- Born: 24 January 1926 Havana, Cuba
- Died: 19 May 1957 (aged 31) Cuba
- Cause of death: Execution by firing squad
- Organization: Revolutionary Insurrectionist Union (UIR)

= Saúl Delgado =

Cuban patriot

Saúl Delgado Duarte (1926-1957) was a Cuban patriot; at just 31 years old, he was one of the victims of The Corynthia massacre, an event that is remembered in the history of Cuba.

== Biography ==
Saúl Rubén Delgado Duarte was born on January 24, 1926, in the City of Havana. Son of Homero Delgado Álamo, journalist and Isaís Duarte Ramos, teacher. He did his primary education at Nazareth College and continued when he was older at the Vedado Institute. He finally finished his studies in surveying.

== Revolutionary activities ==
He was the president of the Association of Students of the Vedado Institute, organizing student protests and as a leader he remained at the forefront of every student protest movement, without fearing the risks or consequences. He participated in the revolutionary organizations of his time such as the Revolutionary Insurrectionist Union (UIR), the Authentic Organization (OA) and Triple A (AAA). He also made contacts with elements of Orthodoxy. He fought tirelessly for the freedom of the prisoners of the coup d'état of March 10, 1952. He also participated in the attack on the Goicuría Barracks and the attack on a post at the Columbia Barracks.

From 1955, he started travelling abroad, the purpose of which was to bring arms into the country.

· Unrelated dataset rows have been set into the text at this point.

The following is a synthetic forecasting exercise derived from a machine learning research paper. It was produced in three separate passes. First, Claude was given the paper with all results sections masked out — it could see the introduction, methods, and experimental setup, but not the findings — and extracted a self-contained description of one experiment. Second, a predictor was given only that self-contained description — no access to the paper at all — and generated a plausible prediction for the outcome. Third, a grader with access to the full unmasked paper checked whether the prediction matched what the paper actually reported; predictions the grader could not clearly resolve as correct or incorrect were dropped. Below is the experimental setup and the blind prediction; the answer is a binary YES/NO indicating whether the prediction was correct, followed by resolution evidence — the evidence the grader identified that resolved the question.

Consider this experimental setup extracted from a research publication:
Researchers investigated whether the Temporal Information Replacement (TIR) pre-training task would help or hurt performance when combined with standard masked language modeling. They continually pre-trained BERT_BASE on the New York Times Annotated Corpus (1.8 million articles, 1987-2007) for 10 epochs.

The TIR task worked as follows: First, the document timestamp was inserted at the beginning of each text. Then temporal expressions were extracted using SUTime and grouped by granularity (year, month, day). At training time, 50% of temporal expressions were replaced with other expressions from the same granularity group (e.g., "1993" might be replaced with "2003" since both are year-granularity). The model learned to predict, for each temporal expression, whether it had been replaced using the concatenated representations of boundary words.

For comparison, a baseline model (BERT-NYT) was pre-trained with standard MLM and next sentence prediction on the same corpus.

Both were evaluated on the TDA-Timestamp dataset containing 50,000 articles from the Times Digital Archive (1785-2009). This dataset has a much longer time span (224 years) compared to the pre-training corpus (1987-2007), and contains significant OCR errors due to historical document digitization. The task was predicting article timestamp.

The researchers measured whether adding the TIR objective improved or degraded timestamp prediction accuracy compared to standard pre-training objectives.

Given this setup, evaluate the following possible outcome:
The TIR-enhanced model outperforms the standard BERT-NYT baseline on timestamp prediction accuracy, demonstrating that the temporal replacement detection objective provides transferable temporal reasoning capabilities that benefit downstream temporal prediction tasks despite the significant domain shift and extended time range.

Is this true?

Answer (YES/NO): YES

This was done by pretending he was in car businesses. He traveled to Santo Domingo where he received rigorous training for 5 months in order to be able to participate in an armed expedition. He went back to Cuba to the eastern region and joined the movement led by Fidel Castro, who had already been in the Sierra Maestra for 4 months.

== Death ==
On May 19, 1957, at 9:00 p.m. they set sail for Cuba from the coasts of Florida in the United States, on the old-fashioned yacht Corynthia about 100 feet in length and 12 manga, under the command of Calixto Sánchez White, a former World War II combatant. The trip was a disaster since the yacht faced problems and there was bad weather, as the trip was extended more than scheduled they ran out of drinking water. They landed on May 23, 1957, along the coast of Canarita in Cabonico Bay, in the north of the then province of Oriente de Cuba. On May 28 they were located and agreed to surrender.

Once captured they were transferred in a truck and on the royal road known as The Naranjal de Cabonico and were killed with machine gun bursts, without respecting that they were prisoners of war. The next day the Army of Tyranny appeared at the scene of the murders dispersing the corpses to make them look like they had been killed in combat. After stripping them of their belongings, they were transferred to the Cabonico cemetery. The residents of the place dug their graves giving them burial.

He was killed in the Corynthia massacre in May 1957.